The first reading, in English, was by Eleanor Moffitt, of Ifueko Bello-Asemota's poem 'Chibok', about the recent kidnappings in Nigeria, followed by Ugo Onwurah's excellent rendition of a pidgin English poem from the same country. We then zoomed over to Scandinavia with pieces from Louvisa Karlsson-Smthye (Swedish) and Nora Langguth (Norwegian) and continued on the Northern European theme with our staff visitor from the Netherlands Daan Dirksen, and a poem in German by Goethe, 'The Stolen Child', from Alanna Kerr (who leaves us this term). From the English Department, Ms Duggan went for Frank O'Hara's 'Animals'.
Some exotic locations followed: Ukraine (Anton Lysenko), Russia (Roman Sharykin) and Armenia (Kristina Danielyan), followed by a first - Farsi read by MJ McMullough. The originator of the whole concept, our former Head of English John Fanagan, then gave a brief account of the reasons he had started Voices of Poetry many moons ago after experiencing a similar event at the University of Exeter International Summer School and read Seamus Heaney's fine sestina (which you can hear the poet himself reading at the following link) 'Two Lorries'. More English followed: Nyla Jamieson with her Junior Poetry Prize winner 'The Tear', and James O'Connor with the poem he recited at this year's Poetry Aloud competition, Robert Frost's 'Stopping by Woods on a Snowy Evening'.

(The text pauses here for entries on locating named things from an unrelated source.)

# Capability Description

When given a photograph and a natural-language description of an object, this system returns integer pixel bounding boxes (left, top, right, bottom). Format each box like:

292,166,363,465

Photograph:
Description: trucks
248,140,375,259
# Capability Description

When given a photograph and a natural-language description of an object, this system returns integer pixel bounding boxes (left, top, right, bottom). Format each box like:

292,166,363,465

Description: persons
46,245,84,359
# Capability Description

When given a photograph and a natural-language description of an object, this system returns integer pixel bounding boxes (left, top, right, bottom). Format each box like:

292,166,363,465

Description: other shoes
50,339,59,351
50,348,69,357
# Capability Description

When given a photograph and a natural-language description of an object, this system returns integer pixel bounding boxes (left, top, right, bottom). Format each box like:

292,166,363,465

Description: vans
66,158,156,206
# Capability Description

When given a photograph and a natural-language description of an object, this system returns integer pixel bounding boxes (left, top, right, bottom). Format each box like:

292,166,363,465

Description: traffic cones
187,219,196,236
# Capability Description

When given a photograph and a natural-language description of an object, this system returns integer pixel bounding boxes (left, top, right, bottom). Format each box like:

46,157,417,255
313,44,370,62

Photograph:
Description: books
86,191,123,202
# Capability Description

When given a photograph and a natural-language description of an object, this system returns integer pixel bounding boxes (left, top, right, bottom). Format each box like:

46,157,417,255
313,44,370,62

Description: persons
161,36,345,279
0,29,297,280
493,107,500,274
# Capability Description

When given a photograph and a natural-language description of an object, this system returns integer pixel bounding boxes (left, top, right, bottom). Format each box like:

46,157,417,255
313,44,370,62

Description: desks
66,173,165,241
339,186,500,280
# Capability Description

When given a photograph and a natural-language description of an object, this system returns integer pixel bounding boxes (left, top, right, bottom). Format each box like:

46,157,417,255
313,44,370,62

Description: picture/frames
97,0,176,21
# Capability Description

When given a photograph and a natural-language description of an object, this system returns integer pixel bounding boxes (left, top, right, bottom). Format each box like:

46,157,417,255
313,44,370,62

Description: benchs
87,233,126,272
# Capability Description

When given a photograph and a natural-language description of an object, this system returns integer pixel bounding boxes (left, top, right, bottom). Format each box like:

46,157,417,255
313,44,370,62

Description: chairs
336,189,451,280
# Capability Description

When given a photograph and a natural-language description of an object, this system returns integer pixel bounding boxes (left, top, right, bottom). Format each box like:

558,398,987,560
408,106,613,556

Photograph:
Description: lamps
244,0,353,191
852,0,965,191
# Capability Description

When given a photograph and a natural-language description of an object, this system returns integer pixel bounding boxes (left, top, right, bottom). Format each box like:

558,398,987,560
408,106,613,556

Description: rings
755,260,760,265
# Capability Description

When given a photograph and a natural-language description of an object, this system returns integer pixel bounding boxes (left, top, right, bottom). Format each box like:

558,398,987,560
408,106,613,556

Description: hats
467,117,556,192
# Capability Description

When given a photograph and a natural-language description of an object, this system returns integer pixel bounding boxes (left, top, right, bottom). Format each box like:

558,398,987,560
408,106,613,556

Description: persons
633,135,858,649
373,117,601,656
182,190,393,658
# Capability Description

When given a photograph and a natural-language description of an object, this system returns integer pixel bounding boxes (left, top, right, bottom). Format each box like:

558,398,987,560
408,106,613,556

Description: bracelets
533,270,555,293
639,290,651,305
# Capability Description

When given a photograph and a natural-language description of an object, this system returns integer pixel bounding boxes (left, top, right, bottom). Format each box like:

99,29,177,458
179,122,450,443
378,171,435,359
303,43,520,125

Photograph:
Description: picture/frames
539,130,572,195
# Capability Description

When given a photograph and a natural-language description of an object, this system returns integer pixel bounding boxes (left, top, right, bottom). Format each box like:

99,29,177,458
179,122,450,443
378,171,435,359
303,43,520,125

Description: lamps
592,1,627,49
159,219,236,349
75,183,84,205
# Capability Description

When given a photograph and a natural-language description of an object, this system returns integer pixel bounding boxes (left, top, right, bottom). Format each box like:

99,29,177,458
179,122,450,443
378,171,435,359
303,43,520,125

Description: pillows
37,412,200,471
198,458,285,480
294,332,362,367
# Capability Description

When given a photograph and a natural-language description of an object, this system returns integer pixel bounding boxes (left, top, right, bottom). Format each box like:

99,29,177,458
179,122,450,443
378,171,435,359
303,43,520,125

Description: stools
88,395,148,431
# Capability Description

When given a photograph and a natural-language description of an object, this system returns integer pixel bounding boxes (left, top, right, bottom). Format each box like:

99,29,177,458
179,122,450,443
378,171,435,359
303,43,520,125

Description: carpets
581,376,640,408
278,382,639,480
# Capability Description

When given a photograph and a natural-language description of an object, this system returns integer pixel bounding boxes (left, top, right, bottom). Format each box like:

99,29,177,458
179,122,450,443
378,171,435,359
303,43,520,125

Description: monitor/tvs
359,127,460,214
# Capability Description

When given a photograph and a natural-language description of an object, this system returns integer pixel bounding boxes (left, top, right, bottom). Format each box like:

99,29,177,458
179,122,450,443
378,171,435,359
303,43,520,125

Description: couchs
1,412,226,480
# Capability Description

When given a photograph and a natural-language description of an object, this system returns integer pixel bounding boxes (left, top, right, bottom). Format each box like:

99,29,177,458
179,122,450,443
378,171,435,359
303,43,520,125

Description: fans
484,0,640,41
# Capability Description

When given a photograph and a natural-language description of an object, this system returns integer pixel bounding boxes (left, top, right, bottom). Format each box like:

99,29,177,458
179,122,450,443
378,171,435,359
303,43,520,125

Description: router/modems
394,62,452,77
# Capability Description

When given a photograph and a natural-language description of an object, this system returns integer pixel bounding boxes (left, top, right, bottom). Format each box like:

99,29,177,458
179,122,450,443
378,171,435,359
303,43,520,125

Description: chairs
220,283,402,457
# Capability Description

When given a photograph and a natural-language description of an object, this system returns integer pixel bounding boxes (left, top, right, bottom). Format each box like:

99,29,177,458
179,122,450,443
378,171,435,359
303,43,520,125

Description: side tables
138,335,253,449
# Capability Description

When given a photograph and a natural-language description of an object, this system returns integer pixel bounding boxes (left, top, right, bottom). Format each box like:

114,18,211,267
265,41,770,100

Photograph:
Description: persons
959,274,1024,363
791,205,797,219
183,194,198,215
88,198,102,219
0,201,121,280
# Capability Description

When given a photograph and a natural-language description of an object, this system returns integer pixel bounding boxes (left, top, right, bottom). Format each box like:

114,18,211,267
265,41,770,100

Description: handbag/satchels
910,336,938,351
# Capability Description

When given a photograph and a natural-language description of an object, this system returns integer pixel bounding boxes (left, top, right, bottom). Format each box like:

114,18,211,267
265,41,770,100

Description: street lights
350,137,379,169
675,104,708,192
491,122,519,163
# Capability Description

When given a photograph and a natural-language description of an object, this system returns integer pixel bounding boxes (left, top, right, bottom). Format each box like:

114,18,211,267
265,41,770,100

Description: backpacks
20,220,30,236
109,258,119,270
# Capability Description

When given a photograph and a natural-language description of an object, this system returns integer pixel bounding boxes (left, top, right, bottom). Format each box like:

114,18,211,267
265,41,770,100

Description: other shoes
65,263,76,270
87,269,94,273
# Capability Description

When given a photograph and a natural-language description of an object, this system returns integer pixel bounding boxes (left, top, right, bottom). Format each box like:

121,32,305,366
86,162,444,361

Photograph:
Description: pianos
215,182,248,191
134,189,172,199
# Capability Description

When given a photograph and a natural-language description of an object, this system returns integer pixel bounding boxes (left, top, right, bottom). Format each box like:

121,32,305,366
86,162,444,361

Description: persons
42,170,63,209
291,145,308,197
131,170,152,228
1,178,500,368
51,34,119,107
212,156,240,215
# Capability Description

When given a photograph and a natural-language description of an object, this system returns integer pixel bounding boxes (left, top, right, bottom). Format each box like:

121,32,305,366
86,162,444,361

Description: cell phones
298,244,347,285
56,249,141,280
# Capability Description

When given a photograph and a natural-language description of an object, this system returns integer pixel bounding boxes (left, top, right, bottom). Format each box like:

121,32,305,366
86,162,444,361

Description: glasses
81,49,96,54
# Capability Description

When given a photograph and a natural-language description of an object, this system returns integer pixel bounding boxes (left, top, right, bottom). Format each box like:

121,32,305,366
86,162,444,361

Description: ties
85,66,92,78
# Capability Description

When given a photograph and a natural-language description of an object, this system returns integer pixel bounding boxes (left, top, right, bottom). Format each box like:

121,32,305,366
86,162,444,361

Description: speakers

We moved back into non-English languages then, with Siobhan Brady (Irish), Nicholas Russell (Italian), French (Valentina Ascensio Munoz), Catalan (Laia Casas Abella), Indonesian (Aisha Burke), Korean (Sun Woo Park) and Cantonese (Tim Cheng).
The final group consisted of four leavers: our retiring Head of Geography, 'Ted' Sherwood, with Yeats's 'The Fisherman', a poem which, he said, has pursued him throughout his years in education, the Senior Prefect Alex Owens (Carol Ann Duffy's 'Valentine'), the winner of the Peter Dix Memorial Prize for Poetry (Sadhbh Sheeran, for the third year in a row, with 'The Blight of Sunday Mass') and lastly Mantak Suen, with a memorable impact in Mandarin.
Many thanks to Mr Swift and all the readers for another lovely evening.